* [QUOTED PASSAGE]
^^^^

Posted on

World Thalassemia Day

Posted on

Highlights :

  • World Thalassemia Day is observed on 8th May every year
  • On this day, awareness of thalassemia is spread across the world
  • Encouraging thalassemic patients can help them fight the disease bravely

World Thalassemia Day is observed every year on 8th May. The objective of this day is to create awareness about thalassemia among the general public around the world.

What is Thalassemia?

Thalassemia, an inherited blood disorder, has fewer red blood cells circulating in the blood of thalassemic patients. They usually suffer from mild or severe anemia.

Thalassemia symptoms are usually visible before the child is two years of age. First few months after birth, anemia occurs and slowly progresses to severe anemia. The most common signs and symptoms of thalassemia include paleness, jaundice and susceptibility to infections, low appetite and enlarged organs (especially, the spleen).

Early diagnosis and treatment can help prevent a fatality. Currently, blood transfusion, gene therapyiron-chelation and a non-iron diet, dietary supplements are few available treatments.

Objectives of Celebrating World Thalassemia Day:

The objectives of celebrating this 27th World Thalassemia day are:

  • To create awareness on Thalassemia, its symptoms and ways to live with it
  • To create awareness on the importance of consulting a doctor early
  • To create awareness on the importance of vaccinating children, society and the whole world
  • To improve knowledge and address misconceptions about vaccinations

Thalassemia in India

India is known as the ‘Thalassemia Capital’ of the world and has over 50 million carriers, i.e., 4% of the Indian population.

Every year, approximately 10,000-15,000 children are born with Thalassemia and more than 100,000 thalassemia majors in India are dependent on blood transfusions.

About 2 lakh units of blood are required per month, as thalassemia patients are dependent on blood transfusion. However, there is a lack of national policy on thalassemia.

^^^^

(Scene geometry reasoning data)
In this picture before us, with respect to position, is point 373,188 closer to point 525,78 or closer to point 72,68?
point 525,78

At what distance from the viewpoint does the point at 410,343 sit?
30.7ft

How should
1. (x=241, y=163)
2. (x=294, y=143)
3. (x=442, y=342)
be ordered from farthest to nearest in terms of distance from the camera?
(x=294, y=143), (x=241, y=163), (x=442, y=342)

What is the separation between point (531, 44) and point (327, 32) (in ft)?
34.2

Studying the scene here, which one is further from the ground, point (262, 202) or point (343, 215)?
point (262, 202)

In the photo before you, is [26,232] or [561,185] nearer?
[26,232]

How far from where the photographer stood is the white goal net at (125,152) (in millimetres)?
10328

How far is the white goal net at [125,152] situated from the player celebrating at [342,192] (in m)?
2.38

^^^^

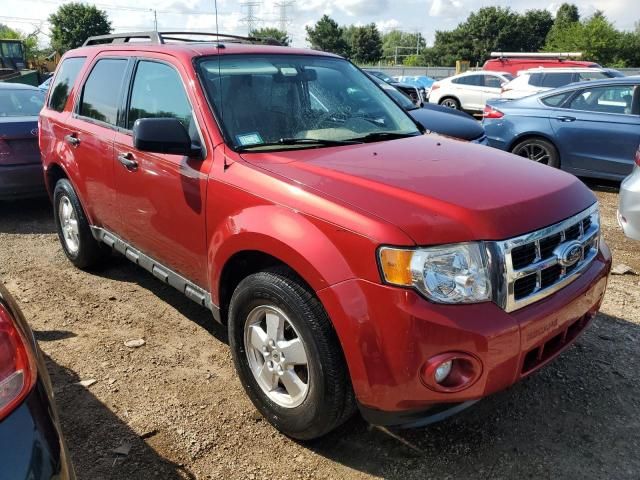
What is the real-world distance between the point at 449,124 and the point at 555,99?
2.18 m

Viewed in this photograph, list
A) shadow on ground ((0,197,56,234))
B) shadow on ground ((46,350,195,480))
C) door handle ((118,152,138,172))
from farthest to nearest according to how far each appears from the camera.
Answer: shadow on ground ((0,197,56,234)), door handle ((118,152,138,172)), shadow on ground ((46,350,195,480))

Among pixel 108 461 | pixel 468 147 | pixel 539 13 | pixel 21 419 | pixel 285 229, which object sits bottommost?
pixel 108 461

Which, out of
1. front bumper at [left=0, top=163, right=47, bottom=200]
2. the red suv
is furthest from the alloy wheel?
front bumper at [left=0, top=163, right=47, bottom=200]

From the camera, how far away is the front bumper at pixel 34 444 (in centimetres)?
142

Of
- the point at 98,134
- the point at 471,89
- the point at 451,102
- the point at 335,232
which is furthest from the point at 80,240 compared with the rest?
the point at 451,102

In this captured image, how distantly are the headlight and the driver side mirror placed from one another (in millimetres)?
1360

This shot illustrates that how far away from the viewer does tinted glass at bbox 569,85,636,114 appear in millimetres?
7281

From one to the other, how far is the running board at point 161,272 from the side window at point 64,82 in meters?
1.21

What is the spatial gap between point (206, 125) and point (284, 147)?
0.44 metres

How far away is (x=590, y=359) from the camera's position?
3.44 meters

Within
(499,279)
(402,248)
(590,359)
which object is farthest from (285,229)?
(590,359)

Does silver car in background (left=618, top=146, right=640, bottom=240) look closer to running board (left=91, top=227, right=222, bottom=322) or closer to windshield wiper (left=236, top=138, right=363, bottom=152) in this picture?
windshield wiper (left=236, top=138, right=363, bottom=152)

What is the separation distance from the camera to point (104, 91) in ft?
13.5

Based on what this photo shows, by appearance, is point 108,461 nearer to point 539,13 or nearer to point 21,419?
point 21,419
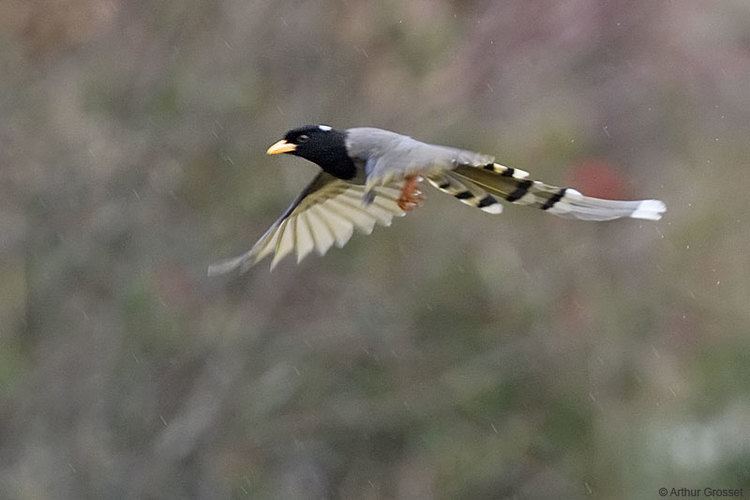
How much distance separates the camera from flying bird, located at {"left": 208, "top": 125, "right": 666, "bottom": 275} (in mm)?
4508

^^^^

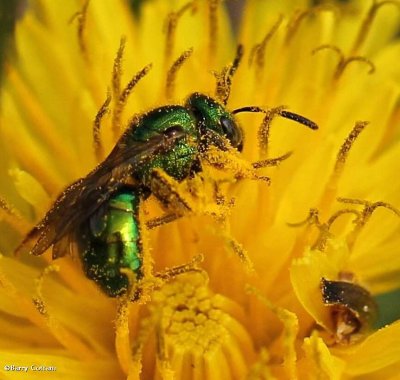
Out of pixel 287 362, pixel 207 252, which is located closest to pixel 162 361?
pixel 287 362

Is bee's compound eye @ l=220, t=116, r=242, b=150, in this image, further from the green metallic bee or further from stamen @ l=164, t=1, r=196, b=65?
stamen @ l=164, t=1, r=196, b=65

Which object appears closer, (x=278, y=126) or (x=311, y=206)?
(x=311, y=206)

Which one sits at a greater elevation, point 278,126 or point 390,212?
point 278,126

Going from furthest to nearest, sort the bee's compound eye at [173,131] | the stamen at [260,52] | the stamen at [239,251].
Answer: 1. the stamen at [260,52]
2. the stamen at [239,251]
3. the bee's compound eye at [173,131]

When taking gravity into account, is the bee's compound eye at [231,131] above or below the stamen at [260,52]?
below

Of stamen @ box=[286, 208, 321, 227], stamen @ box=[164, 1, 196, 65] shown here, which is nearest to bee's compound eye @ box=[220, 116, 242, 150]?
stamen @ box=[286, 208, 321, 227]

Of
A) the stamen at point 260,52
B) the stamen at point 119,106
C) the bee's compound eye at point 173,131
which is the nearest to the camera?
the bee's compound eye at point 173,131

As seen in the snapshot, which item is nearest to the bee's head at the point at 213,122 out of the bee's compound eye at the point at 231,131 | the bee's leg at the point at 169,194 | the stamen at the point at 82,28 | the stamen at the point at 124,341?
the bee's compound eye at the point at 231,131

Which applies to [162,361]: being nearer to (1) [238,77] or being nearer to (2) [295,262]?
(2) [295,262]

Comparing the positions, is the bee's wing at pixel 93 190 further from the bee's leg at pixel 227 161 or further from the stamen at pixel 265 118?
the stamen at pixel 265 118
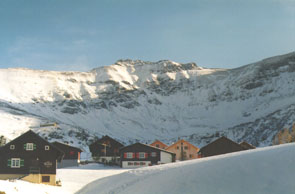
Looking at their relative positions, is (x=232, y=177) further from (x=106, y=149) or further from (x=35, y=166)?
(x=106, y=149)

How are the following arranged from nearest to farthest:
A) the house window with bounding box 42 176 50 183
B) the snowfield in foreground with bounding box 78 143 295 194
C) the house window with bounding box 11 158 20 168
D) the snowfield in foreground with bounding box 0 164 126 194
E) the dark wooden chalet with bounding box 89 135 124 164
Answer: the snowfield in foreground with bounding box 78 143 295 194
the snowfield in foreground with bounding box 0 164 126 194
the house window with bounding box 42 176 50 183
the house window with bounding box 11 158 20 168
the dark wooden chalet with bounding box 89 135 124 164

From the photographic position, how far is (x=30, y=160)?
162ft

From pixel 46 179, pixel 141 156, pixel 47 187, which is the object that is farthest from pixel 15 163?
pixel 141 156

^^^^

* [EXERCISE BRIEF]
Write a continuation of the World Thalassemia Day article, picking up right after its final sentence.

* [YOUR RESPONSE]
The need of the hour is to have the policy, as it helps create awareness about the disease, ensures treatment for all, and strategies to prevent its spread of the disease.

Thalassemia during COVID-19 Pandemic

Coronavirus (COVID-19) pandemic has taken a toll on everyone, especially on thalassemia patients. Most hospitals have turned into COVID-19 treating units and thalassemia patients are at risk of infection. Therefore, doctors have been convincing patients to visit smaller clinics and centers for their treatment. Also, recently, there has been a lack of blood supply, donors, and operations since the lockdown in India.

There’s a piece of good news for all Thalassemia patients, i.e., they are not at risk of contracting COVID-19 through blood transfusion or blood donation process, as respiratory viruses are not transmitted by donation or transfusion. Therefore, doctors and nurses urge donors to offer help while maintaining safe social distancing norms and infection control guidelines.

Conclusion

On this World Thalassemia Day, let us all come together to raise awareness about the disease and help our fellow citizens in their time of need. If you find any of your family members have thalassemia, immediately talk to your doctor, as early diagnosis and treatment can help save their life.